[Items from a dataset]
[Start of Attachment]

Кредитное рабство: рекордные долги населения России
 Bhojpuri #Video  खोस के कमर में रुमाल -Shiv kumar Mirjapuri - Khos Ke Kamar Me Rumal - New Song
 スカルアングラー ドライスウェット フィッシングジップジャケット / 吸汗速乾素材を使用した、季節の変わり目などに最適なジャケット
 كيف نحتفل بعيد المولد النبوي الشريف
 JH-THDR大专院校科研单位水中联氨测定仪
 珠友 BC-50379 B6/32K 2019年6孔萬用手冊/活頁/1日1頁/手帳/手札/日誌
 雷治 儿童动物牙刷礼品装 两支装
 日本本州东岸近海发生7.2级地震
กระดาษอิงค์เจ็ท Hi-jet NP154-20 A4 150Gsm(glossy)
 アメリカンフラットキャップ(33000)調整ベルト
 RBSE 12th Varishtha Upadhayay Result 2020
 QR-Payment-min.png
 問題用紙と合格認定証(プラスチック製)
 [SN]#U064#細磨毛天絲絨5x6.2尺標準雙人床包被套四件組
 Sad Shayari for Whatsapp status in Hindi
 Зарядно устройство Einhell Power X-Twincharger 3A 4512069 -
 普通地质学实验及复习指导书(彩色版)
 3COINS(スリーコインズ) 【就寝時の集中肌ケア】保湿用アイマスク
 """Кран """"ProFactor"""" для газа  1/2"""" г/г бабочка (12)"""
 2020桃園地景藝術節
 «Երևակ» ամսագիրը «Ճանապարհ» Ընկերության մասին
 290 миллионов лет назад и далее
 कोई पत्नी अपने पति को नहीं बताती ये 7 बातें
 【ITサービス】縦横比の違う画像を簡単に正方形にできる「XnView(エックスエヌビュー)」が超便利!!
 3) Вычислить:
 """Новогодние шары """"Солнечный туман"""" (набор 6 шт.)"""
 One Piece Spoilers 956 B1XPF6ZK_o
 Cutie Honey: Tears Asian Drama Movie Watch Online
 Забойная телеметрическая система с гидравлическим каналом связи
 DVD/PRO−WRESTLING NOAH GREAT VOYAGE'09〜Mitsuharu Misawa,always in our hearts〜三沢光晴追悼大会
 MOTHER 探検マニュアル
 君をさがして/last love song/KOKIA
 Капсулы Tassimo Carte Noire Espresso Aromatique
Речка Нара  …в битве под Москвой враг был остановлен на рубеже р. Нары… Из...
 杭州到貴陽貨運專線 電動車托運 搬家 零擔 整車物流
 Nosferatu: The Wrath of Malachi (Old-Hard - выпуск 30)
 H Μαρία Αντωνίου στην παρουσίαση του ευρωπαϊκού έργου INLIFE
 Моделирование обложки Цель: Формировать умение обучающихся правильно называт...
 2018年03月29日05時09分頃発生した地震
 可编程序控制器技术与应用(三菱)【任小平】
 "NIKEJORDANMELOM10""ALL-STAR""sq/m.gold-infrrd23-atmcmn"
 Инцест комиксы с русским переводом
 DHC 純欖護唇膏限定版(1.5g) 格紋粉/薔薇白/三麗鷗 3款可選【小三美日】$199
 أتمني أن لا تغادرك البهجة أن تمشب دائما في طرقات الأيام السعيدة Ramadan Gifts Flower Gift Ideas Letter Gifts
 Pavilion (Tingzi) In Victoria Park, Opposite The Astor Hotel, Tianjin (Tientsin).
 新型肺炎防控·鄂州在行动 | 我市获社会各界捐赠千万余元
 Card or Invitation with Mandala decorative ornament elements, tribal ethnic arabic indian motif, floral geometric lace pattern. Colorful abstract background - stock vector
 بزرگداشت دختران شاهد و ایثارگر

[End of Attachment]

## BRIEF
Retype nothing except the lines from the line holding "Зарядно устройство Einhell" through the last line of the entries, both included.

## THE COMPLETED TASK
 Зарядно устройство Einhell Power X-Twincharger 3A 4512069 -
 普通地质学实验及复习指导书(彩色版)
 3COINS(スリーコインズ) 【就寝時の集中肌ケア】保湿用アイマスク
 """Кран """"ProFactor"""" для газа  1/2"""" г/г бабочка (12)"""
 2020桃園地景藝術節
 «Երևակ» ամսագիրը «Ճանապարհ» Ընկերության մասին
 290 миллионов лет назад и далее
 कोई पत्नी अपने पति को नहीं बताती ये 7 बातें
 【ITサービス】縦横比の違う画像を簡単に正方形にできる「XnView(エックスエヌビュー)」が超便利!!
 3) Вычислить:
 """Новогодние шары """"Солнечный туман"""" (набор 6 шт.)"""
 One Piece Spoilers 956 B1XPF6ZK_o
 Cutie Honey: Tears Asian Drama Movie Watch Online
 Забойная телеметрическая система с гидравлическим каналом связи
 DVD/PRO−WRESTLING NOAH GREAT VOYAGE'09〜Mitsuharu Misawa,always in our hearts〜三沢光晴追悼大会
 MOTHER 探検マニュアル
 君をさがして/last love song/KOKIA
 Капсулы Tassimo Carte Noire Espresso Aromatique
Речка Нара  …в битве под Москвой враг был остановлен на рубеже р. Нары… Из...
 杭州到貴陽貨運專線 電動車托運 搬家 零擔 整車物流
 Nosferatu: The Wrath of Malachi (Old-Hard - выпуск 30)
 H Μαρία Αντωνίου στην παρουσίαση του ευρωπαϊκού έργου INLIFE
 Моделирование обложки Цель: Формировать умение обучающихся правильно называт...
 2018年03月29日05時09分頃発生した地震
 可编程序控制器技术与应用(三菱)【任小平】
 "NIKEJORDANMELOM10""ALL-STAR""sq/m.gold-infrrd23-atmcmn"
 Инцест комиксы с русским переводом
 DHC 純欖護唇膏限定版(1.5g) 格紋粉/薔薇白/三麗鷗 3款可選【小三美日】$199
 أتمني أن لا تغادرك البهجة أن تمشب دائما في طرقات الأيام السعيدة Ramadan Gifts Flower Gift Ideas Letter Gifts
 Pavilion (Tingzi) In Victoria Park, Opposite The Astor Hotel, Tianjin (Tientsin).
 新型肺炎防控·鄂州在行动 | 我市获社会各界捐赠千万余元
 Card or Invitation with Mandala decorative ornament elements, tribal ethnic arabic indian motif, floral geometric lace pattern. Colorful abstract background - stock vector
 بزرگداشت دختران شاهد و ایثارگر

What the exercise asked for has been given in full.